Re: Atlas proposal
Don Armstrong, le Tue 17 Aug 2010 15:13:15 -0700, a écrit :
> On Tue, 17 Aug 2010, Samuel Thibault wrote:
> > Roger Leigh, le Tue 17 Aug 2010 22:45:50 +0100, a écrit :
> > > Why can't this be fixed the correct way:
> > > by building all optimised variants for a given architecture and
> > > selecting the appropriate variant at runtime based upon the system's
> > > capabilities e.g. from CPUID on i386/amd64?
> > Because atlas doesn't optimise only for the instruction set, but
> > also the number of available cores, the size of the caches, etc.
> > etc.
> All of these are things that can be detected at run time and
> appropriate libraries dlopened or codepaths diverged, etc.
Errr, then you'll need a myriad of libraries/codepaths for all the
combinations of L1/L2/L3 cache sizes, number of processors, speed, etc.

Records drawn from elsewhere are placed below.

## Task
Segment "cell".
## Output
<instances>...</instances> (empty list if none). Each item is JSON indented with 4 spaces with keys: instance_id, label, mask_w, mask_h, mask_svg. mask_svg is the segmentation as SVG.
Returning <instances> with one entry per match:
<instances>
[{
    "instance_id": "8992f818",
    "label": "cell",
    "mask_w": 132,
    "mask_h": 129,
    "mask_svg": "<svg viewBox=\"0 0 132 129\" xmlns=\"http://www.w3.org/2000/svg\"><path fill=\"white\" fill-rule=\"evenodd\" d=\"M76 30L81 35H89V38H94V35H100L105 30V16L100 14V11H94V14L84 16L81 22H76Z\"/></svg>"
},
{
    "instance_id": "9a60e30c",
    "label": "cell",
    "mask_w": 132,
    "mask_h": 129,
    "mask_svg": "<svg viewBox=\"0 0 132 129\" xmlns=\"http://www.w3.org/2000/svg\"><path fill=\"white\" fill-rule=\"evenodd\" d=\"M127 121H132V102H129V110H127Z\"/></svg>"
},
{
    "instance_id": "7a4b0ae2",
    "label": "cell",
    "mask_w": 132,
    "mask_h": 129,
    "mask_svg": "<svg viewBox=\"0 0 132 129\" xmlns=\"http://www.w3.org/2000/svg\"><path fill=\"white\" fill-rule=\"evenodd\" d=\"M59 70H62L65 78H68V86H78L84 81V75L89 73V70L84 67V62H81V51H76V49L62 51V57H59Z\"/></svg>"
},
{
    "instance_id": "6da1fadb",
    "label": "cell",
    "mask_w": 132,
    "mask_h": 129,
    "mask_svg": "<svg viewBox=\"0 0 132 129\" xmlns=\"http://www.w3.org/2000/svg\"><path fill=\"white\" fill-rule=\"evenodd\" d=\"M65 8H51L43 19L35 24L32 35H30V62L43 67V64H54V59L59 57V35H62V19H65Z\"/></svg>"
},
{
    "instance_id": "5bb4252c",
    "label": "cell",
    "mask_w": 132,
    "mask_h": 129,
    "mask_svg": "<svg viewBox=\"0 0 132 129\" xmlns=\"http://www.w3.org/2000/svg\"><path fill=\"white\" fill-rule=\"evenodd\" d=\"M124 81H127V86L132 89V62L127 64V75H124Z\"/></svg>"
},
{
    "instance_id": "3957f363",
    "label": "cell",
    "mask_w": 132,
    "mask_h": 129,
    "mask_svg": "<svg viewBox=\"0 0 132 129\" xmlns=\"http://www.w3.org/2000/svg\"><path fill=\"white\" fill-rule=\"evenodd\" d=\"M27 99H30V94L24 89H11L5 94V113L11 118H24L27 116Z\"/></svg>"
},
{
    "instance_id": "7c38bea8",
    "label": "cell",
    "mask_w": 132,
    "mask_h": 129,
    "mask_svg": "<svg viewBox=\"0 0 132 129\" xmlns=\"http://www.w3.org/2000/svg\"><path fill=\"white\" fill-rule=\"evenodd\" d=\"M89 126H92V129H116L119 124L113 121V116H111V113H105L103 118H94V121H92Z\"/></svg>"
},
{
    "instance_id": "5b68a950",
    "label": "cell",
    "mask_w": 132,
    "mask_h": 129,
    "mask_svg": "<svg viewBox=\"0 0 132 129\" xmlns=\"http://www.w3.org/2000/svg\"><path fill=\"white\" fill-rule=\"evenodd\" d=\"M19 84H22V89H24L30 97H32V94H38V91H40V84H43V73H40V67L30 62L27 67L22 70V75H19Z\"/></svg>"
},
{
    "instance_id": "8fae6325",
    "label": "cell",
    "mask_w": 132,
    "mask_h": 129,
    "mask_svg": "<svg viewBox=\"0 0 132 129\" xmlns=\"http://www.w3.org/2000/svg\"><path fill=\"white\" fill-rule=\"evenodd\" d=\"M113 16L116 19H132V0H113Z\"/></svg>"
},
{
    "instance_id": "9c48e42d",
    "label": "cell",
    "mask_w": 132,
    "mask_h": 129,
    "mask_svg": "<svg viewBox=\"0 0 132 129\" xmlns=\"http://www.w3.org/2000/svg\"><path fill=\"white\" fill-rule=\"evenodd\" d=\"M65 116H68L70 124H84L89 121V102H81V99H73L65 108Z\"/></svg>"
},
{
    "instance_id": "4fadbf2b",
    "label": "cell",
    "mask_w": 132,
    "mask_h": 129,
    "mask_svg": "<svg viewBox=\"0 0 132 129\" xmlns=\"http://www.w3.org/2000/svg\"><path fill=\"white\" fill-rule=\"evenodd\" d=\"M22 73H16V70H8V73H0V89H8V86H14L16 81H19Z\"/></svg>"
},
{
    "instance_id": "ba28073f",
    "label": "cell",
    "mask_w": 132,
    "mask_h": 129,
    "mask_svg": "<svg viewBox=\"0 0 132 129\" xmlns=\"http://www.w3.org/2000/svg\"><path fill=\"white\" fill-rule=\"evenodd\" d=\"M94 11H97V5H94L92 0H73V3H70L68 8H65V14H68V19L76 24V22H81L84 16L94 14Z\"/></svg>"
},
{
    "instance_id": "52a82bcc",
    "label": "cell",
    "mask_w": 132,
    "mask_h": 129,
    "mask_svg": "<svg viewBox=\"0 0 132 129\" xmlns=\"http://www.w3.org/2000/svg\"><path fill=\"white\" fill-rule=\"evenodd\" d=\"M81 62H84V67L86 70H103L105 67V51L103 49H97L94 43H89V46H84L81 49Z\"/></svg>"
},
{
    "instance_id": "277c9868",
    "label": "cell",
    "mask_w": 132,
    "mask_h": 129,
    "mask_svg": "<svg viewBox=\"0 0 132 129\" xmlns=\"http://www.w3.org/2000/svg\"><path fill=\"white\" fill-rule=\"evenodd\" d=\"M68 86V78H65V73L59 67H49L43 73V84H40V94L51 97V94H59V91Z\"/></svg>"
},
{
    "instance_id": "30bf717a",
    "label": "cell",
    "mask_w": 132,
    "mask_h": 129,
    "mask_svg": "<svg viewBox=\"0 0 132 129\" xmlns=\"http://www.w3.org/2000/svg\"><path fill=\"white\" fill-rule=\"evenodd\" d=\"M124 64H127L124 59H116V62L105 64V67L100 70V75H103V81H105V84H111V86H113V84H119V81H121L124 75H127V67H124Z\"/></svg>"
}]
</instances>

> > > Disabling threading is also suspect: how can the optimal number of
> > > threads possibly be determined at build time?

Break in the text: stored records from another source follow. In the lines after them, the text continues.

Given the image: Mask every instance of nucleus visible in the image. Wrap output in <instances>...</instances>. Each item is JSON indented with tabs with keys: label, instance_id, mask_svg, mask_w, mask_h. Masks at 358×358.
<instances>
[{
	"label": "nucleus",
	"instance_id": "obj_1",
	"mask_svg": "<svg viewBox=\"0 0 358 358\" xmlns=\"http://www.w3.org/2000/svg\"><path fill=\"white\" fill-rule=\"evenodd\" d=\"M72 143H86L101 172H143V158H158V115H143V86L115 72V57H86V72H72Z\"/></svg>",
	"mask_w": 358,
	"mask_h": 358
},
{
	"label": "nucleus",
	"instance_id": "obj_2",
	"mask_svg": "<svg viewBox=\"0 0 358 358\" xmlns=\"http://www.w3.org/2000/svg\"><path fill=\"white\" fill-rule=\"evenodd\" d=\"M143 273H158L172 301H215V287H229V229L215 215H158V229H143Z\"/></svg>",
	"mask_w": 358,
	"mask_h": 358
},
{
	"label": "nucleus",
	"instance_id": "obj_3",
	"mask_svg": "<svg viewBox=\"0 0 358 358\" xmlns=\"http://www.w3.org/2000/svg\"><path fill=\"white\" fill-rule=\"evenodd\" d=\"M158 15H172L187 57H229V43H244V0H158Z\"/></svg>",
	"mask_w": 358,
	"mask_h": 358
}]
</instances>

> > Because it changes how Atlas will statically schedule the
> > computation kernels.
> This answers the wrong half of the question; there's no way to know at
> build time what precisely the machine is going to be doing.

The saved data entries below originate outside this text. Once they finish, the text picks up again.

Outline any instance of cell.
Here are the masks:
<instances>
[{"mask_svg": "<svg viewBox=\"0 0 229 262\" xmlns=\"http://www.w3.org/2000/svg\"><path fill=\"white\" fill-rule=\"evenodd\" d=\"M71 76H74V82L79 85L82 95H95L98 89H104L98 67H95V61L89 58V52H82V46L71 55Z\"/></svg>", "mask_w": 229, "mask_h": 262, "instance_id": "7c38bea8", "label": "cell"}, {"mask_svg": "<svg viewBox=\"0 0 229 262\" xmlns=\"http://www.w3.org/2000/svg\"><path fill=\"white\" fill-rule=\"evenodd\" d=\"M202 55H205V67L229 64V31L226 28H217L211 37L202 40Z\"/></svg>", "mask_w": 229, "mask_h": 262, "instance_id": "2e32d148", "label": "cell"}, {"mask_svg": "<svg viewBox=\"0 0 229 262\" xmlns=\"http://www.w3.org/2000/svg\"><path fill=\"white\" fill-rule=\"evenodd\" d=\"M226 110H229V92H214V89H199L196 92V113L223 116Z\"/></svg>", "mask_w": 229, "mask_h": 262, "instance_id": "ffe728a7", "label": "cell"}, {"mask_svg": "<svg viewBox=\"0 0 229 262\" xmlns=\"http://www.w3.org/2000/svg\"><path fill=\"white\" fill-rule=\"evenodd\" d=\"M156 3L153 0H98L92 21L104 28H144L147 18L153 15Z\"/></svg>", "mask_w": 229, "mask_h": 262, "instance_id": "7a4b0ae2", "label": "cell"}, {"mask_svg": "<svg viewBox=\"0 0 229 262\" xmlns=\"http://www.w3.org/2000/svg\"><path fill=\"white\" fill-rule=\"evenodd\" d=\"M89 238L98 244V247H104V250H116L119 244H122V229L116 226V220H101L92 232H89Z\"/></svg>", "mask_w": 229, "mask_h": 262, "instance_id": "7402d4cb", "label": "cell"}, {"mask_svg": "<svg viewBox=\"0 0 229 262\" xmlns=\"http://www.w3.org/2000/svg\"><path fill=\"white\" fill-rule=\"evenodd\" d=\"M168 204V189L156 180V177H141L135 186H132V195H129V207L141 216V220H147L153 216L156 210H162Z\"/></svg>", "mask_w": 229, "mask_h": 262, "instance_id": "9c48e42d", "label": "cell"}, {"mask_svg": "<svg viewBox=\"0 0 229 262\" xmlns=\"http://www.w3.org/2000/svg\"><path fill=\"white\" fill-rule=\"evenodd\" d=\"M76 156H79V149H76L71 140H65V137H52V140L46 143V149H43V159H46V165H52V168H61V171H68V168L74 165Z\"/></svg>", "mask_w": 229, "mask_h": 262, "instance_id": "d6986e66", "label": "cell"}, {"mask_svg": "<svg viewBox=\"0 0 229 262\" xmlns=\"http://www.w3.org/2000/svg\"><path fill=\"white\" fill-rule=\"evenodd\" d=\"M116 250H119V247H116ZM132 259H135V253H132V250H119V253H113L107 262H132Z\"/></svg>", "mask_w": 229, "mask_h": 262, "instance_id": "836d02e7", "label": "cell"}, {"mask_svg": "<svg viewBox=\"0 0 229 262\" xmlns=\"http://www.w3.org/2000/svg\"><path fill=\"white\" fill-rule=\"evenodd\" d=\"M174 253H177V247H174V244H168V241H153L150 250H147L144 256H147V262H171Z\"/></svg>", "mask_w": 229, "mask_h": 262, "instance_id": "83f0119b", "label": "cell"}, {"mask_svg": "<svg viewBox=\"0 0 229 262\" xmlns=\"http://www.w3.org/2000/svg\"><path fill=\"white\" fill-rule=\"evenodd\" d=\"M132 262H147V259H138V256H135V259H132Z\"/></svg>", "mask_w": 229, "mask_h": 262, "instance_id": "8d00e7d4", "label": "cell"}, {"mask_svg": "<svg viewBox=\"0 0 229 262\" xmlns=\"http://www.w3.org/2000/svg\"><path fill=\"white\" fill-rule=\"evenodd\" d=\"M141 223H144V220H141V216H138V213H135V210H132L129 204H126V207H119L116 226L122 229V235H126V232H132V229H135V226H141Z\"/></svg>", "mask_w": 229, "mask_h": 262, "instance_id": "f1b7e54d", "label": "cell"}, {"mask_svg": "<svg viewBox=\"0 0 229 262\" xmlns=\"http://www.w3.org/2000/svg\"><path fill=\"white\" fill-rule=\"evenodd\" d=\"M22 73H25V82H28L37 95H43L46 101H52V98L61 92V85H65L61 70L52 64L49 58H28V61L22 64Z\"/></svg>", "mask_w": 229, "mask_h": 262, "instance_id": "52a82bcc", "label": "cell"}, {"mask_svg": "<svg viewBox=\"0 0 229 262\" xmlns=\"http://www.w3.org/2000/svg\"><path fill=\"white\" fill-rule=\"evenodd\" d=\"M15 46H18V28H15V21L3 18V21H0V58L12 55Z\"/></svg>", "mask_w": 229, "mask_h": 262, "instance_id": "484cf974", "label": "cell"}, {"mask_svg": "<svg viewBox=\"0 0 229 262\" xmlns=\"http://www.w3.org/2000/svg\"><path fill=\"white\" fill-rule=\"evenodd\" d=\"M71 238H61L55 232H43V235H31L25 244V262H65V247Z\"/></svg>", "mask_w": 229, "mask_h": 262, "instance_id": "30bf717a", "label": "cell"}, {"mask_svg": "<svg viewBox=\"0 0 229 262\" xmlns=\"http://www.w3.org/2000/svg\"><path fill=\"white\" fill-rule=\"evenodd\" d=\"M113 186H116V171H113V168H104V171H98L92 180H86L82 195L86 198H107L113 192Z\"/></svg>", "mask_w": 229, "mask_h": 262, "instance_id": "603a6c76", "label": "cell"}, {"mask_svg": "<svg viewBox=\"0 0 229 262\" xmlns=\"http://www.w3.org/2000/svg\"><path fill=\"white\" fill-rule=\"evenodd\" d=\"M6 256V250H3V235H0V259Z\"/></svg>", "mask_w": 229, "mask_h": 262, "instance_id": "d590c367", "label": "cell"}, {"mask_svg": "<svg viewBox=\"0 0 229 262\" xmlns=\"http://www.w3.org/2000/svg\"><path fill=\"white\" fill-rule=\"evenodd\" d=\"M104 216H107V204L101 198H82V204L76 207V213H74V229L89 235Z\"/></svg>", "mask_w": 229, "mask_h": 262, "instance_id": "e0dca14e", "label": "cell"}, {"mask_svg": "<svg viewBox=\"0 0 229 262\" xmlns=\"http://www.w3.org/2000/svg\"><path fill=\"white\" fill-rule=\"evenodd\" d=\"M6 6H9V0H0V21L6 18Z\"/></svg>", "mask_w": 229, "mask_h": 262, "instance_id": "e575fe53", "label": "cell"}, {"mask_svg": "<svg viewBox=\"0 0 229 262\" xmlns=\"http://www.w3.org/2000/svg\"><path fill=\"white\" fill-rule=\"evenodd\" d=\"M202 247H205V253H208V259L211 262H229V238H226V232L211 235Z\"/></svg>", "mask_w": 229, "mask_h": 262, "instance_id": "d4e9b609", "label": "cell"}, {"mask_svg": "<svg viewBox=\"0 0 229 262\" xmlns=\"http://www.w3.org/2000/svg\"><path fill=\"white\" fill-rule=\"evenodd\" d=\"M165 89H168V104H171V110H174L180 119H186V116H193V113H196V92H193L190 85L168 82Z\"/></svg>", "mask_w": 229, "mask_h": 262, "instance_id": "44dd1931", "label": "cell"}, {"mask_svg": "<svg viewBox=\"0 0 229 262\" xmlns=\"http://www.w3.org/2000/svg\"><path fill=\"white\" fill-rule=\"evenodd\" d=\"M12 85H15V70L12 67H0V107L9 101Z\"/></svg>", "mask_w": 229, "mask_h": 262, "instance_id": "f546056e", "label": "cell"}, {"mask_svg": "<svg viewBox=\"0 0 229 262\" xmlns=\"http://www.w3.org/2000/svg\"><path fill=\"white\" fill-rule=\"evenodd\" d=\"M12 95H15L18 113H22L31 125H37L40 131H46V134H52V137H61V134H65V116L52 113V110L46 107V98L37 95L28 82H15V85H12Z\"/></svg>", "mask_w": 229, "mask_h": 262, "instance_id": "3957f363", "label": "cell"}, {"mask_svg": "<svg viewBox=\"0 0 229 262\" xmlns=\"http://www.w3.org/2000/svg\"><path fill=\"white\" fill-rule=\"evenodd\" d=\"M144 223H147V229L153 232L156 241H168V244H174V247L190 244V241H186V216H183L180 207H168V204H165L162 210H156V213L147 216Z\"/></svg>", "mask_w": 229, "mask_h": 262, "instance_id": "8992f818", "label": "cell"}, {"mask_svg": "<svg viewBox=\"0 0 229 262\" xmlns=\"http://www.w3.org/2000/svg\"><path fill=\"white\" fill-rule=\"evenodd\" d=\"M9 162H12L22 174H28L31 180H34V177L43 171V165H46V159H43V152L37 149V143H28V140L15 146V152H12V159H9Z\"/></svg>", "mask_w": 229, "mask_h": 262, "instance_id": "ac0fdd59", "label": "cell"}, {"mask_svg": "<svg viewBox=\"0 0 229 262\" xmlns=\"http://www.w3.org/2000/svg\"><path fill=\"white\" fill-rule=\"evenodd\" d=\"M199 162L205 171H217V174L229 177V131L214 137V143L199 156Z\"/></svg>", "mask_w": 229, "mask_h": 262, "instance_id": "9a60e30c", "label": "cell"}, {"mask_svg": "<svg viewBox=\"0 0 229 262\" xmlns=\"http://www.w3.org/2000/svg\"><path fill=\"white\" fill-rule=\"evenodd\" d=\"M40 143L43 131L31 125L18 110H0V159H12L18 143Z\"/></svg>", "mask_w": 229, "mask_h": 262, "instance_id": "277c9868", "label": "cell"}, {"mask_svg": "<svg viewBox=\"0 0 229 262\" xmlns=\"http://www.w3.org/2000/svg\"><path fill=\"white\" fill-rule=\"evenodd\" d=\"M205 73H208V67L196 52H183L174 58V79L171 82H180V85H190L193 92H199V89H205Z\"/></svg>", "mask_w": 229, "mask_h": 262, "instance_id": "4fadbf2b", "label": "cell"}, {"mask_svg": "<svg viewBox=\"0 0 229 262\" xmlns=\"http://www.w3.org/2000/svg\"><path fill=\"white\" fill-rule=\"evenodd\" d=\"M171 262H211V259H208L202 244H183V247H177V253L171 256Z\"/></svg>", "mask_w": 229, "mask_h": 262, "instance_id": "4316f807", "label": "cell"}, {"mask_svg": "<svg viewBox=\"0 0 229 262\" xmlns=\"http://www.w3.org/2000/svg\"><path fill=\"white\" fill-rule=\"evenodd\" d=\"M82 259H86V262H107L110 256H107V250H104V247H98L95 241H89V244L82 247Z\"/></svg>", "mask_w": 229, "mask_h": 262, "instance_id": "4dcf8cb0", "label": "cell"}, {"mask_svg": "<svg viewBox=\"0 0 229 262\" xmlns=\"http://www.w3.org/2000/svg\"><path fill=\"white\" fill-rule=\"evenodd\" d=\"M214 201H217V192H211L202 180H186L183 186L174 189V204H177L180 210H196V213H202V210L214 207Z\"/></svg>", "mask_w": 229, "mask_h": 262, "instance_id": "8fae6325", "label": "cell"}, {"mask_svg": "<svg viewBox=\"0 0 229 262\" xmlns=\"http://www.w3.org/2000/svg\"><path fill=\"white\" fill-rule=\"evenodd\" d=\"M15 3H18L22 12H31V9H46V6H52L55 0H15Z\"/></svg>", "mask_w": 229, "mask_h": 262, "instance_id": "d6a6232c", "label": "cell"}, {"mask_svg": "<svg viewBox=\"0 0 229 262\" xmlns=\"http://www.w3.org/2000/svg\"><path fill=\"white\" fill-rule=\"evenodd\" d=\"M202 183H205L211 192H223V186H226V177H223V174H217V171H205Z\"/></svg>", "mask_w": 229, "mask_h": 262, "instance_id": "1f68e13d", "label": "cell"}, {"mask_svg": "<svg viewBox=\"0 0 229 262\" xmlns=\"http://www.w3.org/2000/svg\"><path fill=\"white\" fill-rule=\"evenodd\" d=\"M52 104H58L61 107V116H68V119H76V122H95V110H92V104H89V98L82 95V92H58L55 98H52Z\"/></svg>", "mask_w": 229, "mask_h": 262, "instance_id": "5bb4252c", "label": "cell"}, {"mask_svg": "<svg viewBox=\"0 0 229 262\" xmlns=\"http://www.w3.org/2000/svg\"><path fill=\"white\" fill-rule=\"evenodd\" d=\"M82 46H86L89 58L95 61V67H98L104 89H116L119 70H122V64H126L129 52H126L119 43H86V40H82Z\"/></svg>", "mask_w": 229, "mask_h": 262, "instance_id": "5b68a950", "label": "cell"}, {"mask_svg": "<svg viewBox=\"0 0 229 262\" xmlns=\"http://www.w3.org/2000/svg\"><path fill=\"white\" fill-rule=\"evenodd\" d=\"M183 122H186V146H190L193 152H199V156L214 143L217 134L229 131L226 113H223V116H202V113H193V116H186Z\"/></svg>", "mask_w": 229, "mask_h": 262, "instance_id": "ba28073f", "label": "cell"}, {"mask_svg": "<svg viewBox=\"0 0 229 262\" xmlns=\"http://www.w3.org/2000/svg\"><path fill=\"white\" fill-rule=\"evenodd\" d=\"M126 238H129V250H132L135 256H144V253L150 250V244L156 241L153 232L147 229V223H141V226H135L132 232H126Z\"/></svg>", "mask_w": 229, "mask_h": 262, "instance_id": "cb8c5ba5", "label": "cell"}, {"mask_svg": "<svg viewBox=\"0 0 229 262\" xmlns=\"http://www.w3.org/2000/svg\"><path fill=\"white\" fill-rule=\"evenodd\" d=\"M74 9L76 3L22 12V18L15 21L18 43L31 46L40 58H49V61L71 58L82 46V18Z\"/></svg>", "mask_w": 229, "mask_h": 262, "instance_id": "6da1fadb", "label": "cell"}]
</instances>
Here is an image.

In HPC, yes: the machine will just be running atlas.
> > It's not "wrong", it's HPC. And HPC people will happily rebuild the
> > package to get an optimized version.
> It's wrong even in HPC unless you tweak the settings of atlas
> compilation for your particular problem set as well as your hardware
> and software architecture.
Err, what example of tuning?
The hardware architecture is known: the atlas build system is running on
> But all of that is fine; we can't possibly hope to optimize to get the
> last iota of performance out of a system. We should attempt to provide
> a reasonable set of optimized binaries (whether that means one or ten
> is up to the package maintainer),
The problem is that currently the Atlas build system doesn't have any
way to do generic optimization, and not agressive L1/L2/L3 cache size
-related optimizations which will actually make performance quite worse
whenever running on a machine with a smaller L2 for instance.